Although there’s no shortage of cold beverages available in the adjacent convenience store, a suitable place to enjoy them post-purchase can be hard to come by. In this case, a bit of creative repurposing in the midst of the Temple Street Night Market in Hong Kong’s Jordan neighborhood turns the nearest flat, off-the-street surface into a serviceable table (or bar) for one or two people. What would this look like if this informal space claim were to be formalized by the adjacent Circle K? What if one could order additional drinks or snacks from the store directly to this electrical transformer box? Could you remove anything from this current arrangement and still have it function as an improvised bar? What would you add, if you could, to make it function better in its improvised role?
Sporting a flower, this transformer box is a bit more whimsical than most of its siblings across Hong Kong – becomes a piece of “sympathetic infrastructure.” Simply by placing a few bottles of beer down on top of it, it is opened up to a much broader world of uses. Before, in its more focused and less visible role, it would likely only be noticed by people when it breaks, like Heidegger’s “present-at-hand” broken hammer.
It is a powerful move to turn something that once simply occupied space on the sidewalk into something that generates its own vibrancy and adds to the street’s social life.
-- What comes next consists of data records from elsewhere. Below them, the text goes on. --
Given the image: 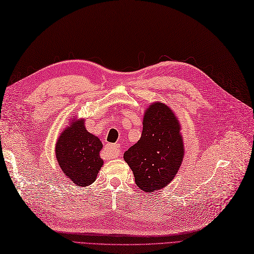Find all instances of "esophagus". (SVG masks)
I'll return each mask as SVG.
<instances>
[{"label": "esophagus", "instance_id": "1", "mask_svg": "<svg viewBox=\"0 0 254 254\" xmlns=\"http://www.w3.org/2000/svg\"><path fill=\"white\" fill-rule=\"evenodd\" d=\"M106 150L108 154H110L113 157L120 156V145L119 144H108L106 146Z\"/></svg>", "mask_w": 254, "mask_h": 254}]
</instances>
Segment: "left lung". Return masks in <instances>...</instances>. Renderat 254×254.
I'll return each instance as SVG.
<instances>
[{"mask_svg": "<svg viewBox=\"0 0 254 254\" xmlns=\"http://www.w3.org/2000/svg\"><path fill=\"white\" fill-rule=\"evenodd\" d=\"M180 130L179 120L168 106L153 102L146 108L141 138L123 156L144 192L160 190L177 175L185 156Z\"/></svg>", "mask_w": 254, "mask_h": 254, "instance_id": "1", "label": "left lung"}]
</instances>
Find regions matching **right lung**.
<instances>
[{"mask_svg": "<svg viewBox=\"0 0 254 254\" xmlns=\"http://www.w3.org/2000/svg\"><path fill=\"white\" fill-rule=\"evenodd\" d=\"M74 119V118H72ZM85 120H74L62 131L56 144V156L63 174L78 187L91 185L104 160L102 143L85 127Z\"/></svg>", "mask_w": 254, "mask_h": 254, "instance_id": "add662e5", "label": "right lung"}]
</instances>
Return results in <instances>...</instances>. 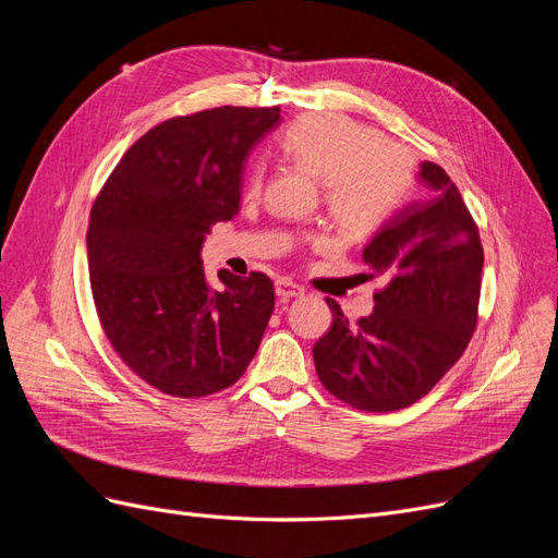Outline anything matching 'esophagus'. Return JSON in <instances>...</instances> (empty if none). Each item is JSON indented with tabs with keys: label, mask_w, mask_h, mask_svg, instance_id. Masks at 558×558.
Instances as JSON below:
<instances>
[{
	"label": "esophagus",
	"mask_w": 558,
	"mask_h": 558,
	"mask_svg": "<svg viewBox=\"0 0 558 558\" xmlns=\"http://www.w3.org/2000/svg\"><path fill=\"white\" fill-rule=\"evenodd\" d=\"M275 291H277V295H279L281 300H291V298L305 295V289H302V286H298V283L291 281V279H279V281L275 283Z\"/></svg>",
	"instance_id": "esophagus-1"
}]
</instances>
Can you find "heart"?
<instances>
[{
  "instance_id": "b5f03b06",
  "label": "heart",
  "mask_w": 558,
  "mask_h": 558,
  "mask_svg": "<svg viewBox=\"0 0 558 558\" xmlns=\"http://www.w3.org/2000/svg\"><path fill=\"white\" fill-rule=\"evenodd\" d=\"M281 154L324 185L335 223L347 234L377 228L412 181V162L402 148L381 142L379 132L337 113L302 116L279 140ZM260 170L248 189L258 191Z\"/></svg>"
}]
</instances>
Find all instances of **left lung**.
I'll return each mask as SVG.
<instances>
[{
    "instance_id": "obj_1",
    "label": "left lung",
    "mask_w": 558,
    "mask_h": 558,
    "mask_svg": "<svg viewBox=\"0 0 558 558\" xmlns=\"http://www.w3.org/2000/svg\"><path fill=\"white\" fill-rule=\"evenodd\" d=\"M416 179L426 197L388 216L363 248V263L384 281L373 314L351 324L328 298L332 326L314 344L320 384L365 412H396L424 398L477 326V226L440 165L424 160Z\"/></svg>"
}]
</instances>
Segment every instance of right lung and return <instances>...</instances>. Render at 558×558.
Here are the masks:
<instances>
[{
    "label": "right lung",
    "instance_id": "right-lung-1",
    "mask_svg": "<svg viewBox=\"0 0 558 558\" xmlns=\"http://www.w3.org/2000/svg\"><path fill=\"white\" fill-rule=\"evenodd\" d=\"M279 121V107L170 118L125 150L95 199L86 242L99 324L167 396L223 391L260 347L272 281L221 269L216 289L199 253L214 223L238 216L246 160Z\"/></svg>",
    "mask_w": 558,
    "mask_h": 558
}]
</instances>
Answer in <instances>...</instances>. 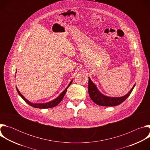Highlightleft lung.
Masks as SVG:
<instances>
[{
  "label": "left lung",
  "mask_w": 150,
  "mask_h": 150,
  "mask_svg": "<svg viewBox=\"0 0 150 150\" xmlns=\"http://www.w3.org/2000/svg\"><path fill=\"white\" fill-rule=\"evenodd\" d=\"M134 85L130 91L125 96L121 97H110L103 95L97 88L96 85L88 78V93L91 99L97 104L101 106H115L123 103L132 93L134 87Z\"/></svg>",
  "instance_id": "8db88e82"
}]
</instances>
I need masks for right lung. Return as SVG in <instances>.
I'll return each instance as SVG.
<instances>
[{
    "instance_id": "1",
    "label": "right lung",
    "mask_w": 150,
    "mask_h": 150,
    "mask_svg": "<svg viewBox=\"0 0 150 150\" xmlns=\"http://www.w3.org/2000/svg\"><path fill=\"white\" fill-rule=\"evenodd\" d=\"M72 81H71V82L69 83V84L68 86L67 87V88L60 94V95L57 98H56V99H54V100H53V101H52L50 102L46 103H42V104H41V103L40 104H34V103H32L30 102L29 101H28L22 94L20 93V92L19 91V90H18L17 88H16V90H17L19 95L21 97H22L24 99V100L27 104H28L30 105H31L32 107H34V108H38V109H48V108H53V107L56 106L62 100L63 97L65 96V94H66V93L67 91V89L70 86L71 84L72 83Z\"/></svg>"
}]
</instances>
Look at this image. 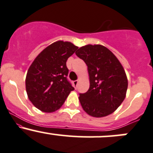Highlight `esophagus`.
Listing matches in <instances>:
<instances>
[{"label":"esophagus","mask_w":153,"mask_h":153,"mask_svg":"<svg viewBox=\"0 0 153 153\" xmlns=\"http://www.w3.org/2000/svg\"><path fill=\"white\" fill-rule=\"evenodd\" d=\"M78 81H73V86H74V87L75 88V89H76V88H77V86H78Z\"/></svg>","instance_id":"34e87169"}]
</instances>
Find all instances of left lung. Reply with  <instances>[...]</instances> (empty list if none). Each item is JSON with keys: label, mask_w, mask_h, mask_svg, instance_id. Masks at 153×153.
Returning a JSON list of instances; mask_svg holds the SVG:
<instances>
[{"label": "left lung", "mask_w": 153, "mask_h": 153, "mask_svg": "<svg viewBox=\"0 0 153 153\" xmlns=\"http://www.w3.org/2000/svg\"><path fill=\"white\" fill-rule=\"evenodd\" d=\"M75 54L88 67L90 86L80 93L83 110L94 117L113 113L126 95L128 79L123 66L111 51L100 45L83 46Z\"/></svg>", "instance_id": "left-lung-1"}]
</instances>
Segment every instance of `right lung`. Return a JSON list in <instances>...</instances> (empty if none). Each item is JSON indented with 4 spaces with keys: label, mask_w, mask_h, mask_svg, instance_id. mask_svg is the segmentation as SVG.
<instances>
[{
    "label": "right lung",
    "mask_w": 153,
    "mask_h": 153,
    "mask_svg": "<svg viewBox=\"0 0 153 153\" xmlns=\"http://www.w3.org/2000/svg\"><path fill=\"white\" fill-rule=\"evenodd\" d=\"M78 48L69 42H56L43 50L30 66L26 92L30 102L42 111L51 113L59 109L74 90L67 79L66 62Z\"/></svg>",
    "instance_id": "obj_1"
}]
</instances>
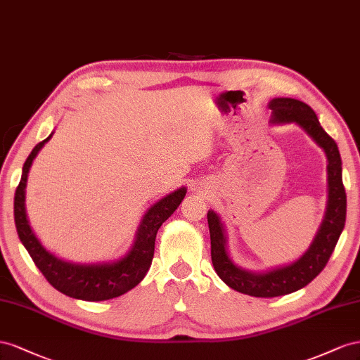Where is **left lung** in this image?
Instances as JSON below:
<instances>
[{"label": "left lung", "instance_id": "1", "mask_svg": "<svg viewBox=\"0 0 360 360\" xmlns=\"http://www.w3.org/2000/svg\"><path fill=\"white\" fill-rule=\"evenodd\" d=\"M274 123L295 122L323 148L328 160V203L314 243L299 261L266 273H250L235 265L226 252V237L219 215L208 211L211 259L220 279L232 290L253 297H277L303 288L323 271L345 224L347 194L342 184L341 155L336 141L318 122L315 111L302 101L276 98L269 104Z\"/></svg>", "mask_w": 360, "mask_h": 360}]
</instances>
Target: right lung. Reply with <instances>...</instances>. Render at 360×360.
Returning a JSON list of instances; mask_svg holds the SVG:
<instances>
[{
  "label": "right lung",
  "instance_id": "add662e5",
  "mask_svg": "<svg viewBox=\"0 0 360 360\" xmlns=\"http://www.w3.org/2000/svg\"><path fill=\"white\" fill-rule=\"evenodd\" d=\"M51 139L37 143L34 149L30 153L22 167V176H20L19 186L15 193V224L22 241L24 248L32 256L37 269L42 271L46 281L60 292H63L72 299L87 300V302H102L110 300L128 292L137 286L143 277L146 276L152 264L153 250H155V238L160 226L166 221L170 215L179 207L184 196H186V187L170 193L169 196L162 198L148 211L143 219L140 229L137 232V240L132 245L131 252L112 264H98V265H78L65 262L54 255H51L40 241L36 238L33 229L25 212V186L28 170L37 152Z\"/></svg>",
  "mask_w": 360,
  "mask_h": 360
}]
</instances>
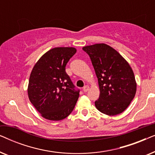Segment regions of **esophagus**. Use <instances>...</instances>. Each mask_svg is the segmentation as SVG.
<instances>
[{
  "label": "esophagus",
  "mask_w": 155,
  "mask_h": 155,
  "mask_svg": "<svg viewBox=\"0 0 155 155\" xmlns=\"http://www.w3.org/2000/svg\"><path fill=\"white\" fill-rule=\"evenodd\" d=\"M89 88H90V87H89V86L85 85V86H84V87H83V89H82V90H83L84 92H87V91L89 90Z\"/></svg>",
  "instance_id": "1"
}]
</instances>
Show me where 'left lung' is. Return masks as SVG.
I'll return each mask as SVG.
<instances>
[{
    "instance_id": "left-lung-1",
    "label": "left lung",
    "mask_w": 155,
    "mask_h": 155,
    "mask_svg": "<svg viewBox=\"0 0 155 155\" xmlns=\"http://www.w3.org/2000/svg\"><path fill=\"white\" fill-rule=\"evenodd\" d=\"M90 57L100 90L95 107L101 113L115 116L124 111L134 98V73L124 57L111 46L96 44L82 48Z\"/></svg>"
}]
</instances>
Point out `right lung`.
I'll use <instances>...</instances> for the list:
<instances>
[{"label": "right lung", "instance_id": "add662e5", "mask_svg": "<svg viewBox=\"0 0 155 155\" xmlns=\"http://www.w3.org/2000/svg\"><path fill=\"white\" fill-rule=\"evenodd\" d=\"M76 51L73 47L51 48L39 59L31 72L29 99L46 119H64L75 107L80 90H75L65 66Z\"/></svg>", "mask_w": 155, "mask_h": 155}]
</instances>
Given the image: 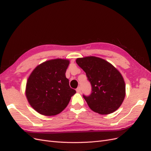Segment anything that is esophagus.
Listing matches in <instances>:
<instances>
[{
    "label": "esophagus",
    "mask_w": 151,
    "mask_h": 151,
    "mask_svg": "<svg viewBox=\"0 0 151 151\" xmlns=\"http://www.w3.org/2000/svg\"><path fill=\"white\" fill-rule=\"evenodd\" d=\"M81 88L80 86H79V87L76 89V91H77V92H78V93H79L80 91H81Z\"/></svg>",
    "instance_id": "1"
}]
</instances>
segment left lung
<instances>
[{"label": "left lung", "mask_w": 151, "mask_h": 151, "mask_svg": "<svg viewBox=\"0 0 151 151\" xmlns=\"http://www.w3.org/2000/svg\"><path fill=\"white\" fill-rule=\"evenodd\" d=\"M76 63L91 83V93L83 95L90 108L101 115H108L118 109L126 96V84L118 70L95 56L78 58Z\"/></svg>", "instance_id": "1"}]
</instances>
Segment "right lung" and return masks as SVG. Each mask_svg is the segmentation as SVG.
<instances>
[{"mask_svg": "<svg viewBox=\"0 0 151 151\" xmlns=\"http://www.w3.org/2000/svg\"><path fill=\"white\" fill-rule=\"evenodd\" d=\"M69 63L64 59L48 60L38 65L29 76L25 95L31 107L41 115L60 113L76 93L65 76Z\"/></svg>", "mask_w": 151, "mask_h": 151, "instance_id": "right-lung-1", "label": "right lung"}]
</instances>
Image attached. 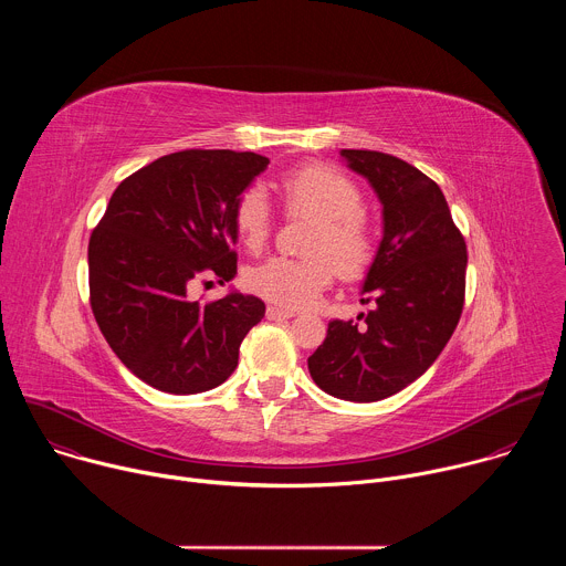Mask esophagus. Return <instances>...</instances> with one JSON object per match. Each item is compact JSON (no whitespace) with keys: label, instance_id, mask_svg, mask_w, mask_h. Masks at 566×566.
Returning a JSON list of instances; mask_svg holds the SVG:
<instances>
[{"label":"esophagus","instance_id":"34e87169","mask_svg":"<svg viewBox=\"0 0 566 566\" xmlns=\"http://www.w3.org/2000/svg\"><path fill=\"white\" fill-rule=\"evenodd\" d=\"M295 311L293 308H282V306H266V317L269 319H286V317H293Z\"/></svg>","mask_w":566,"mask_h":566}]
</instances>
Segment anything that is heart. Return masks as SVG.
Returning <instances> with one entry per match:
<instances>
[{
  "mask_svg": "<svg viewBox=\"0 0 566 566\" xmlns=\"http://www.w3.org/2000/svg\"><path fill=\"white\" fill-rule=\"evenodd\" d=\"M280 195L291 214L315 219L306 241L308 258H271L247 273V284L282 308H302L332 284L336 271L343 277L363 273L374 255L376 232L363 210L360 188L334 168L317 164L297 168L282 179ZM232 226L249 251L258 253L266 247L273 210L260 186L237 197Z\"/></svg>",
  "mask_w": 566,
  "mask_h": 566,
  "instance_id": "b5f03b06",
  "label": "heart"
}]
</instances>
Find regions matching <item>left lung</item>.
Here are the masks:
<instances>
[{
  "instance_id": "left-lung-1",
  "label": "left lung",
  "mask_w": 566,
  "mask_h": 566,
  "mask_svg": "<svg viewBox=\"0 0 566 566\" xmlns=\"http://www.w3.org/2000/svg\"><path fill=\"white\" fill-rule=\"evenodd\" d=\"M382 206V239L358 319H332L308 371L327 394L371 402L415 382L448 345L463 308L465 241L441 188L391 154L343 149Z\"/></svg>"
}]
</instances>
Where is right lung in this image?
<instances>
[{"mask_svg": "<svg viewBox=\"0 0 566 566\" xmlns=\"http://www.w3.org/2000/svg\"><path fill=\"white\" fill-rule=\"evenodd\" d=\"M255 151L184 149L127 177L90 239V302L120 363L154 389L199 394L237 367L264 317L255 295L201 304L195 282L237 275V197L264 172Z\"/></svg>", "mask_w": 566, "mask_h": 566, "instance_id": "right-lung-1", "label": "right lung"}]
</instances>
While I’ve yet to encounter any of their benches “in the wild” , one more intentionally-designed bit of creative repurposing to accomplish this was done in 2018, when Zoey Chan, Jose Fu, Dickwai Lai, and Gary Chang created their “Part(k) of the City” project that turned the grey metal fences that hem in an increasing number of Hong Kong’s sidewalks into street-level seating that can double as a magazine/book rack.
Relatedly, for more examples of sympathetic infra – these coming from a city of 30 million in far western China that you’ve likely never heard of – click onwards. For more examples of some of the diverse lives of transformer boxes (these ones also sporting flowers on their sides), follow this way, to downtown Hanoi.
One thought on “Power bar”
This does remind me of a (now closed) craft beer shop on Hillwood Road that I visited the last time I was in Hong Kong four years ago. They had a narrow shopfront and no license to serve, but there are, of course, no restrictions on drinking a beer outside in Hong Kong. The shop placed a thin wooden plank in front of their window, attached a bottle opener on the exterior wall, and let customers know that you could always ask for a plastic cup if you wanted. Brilliant stuff.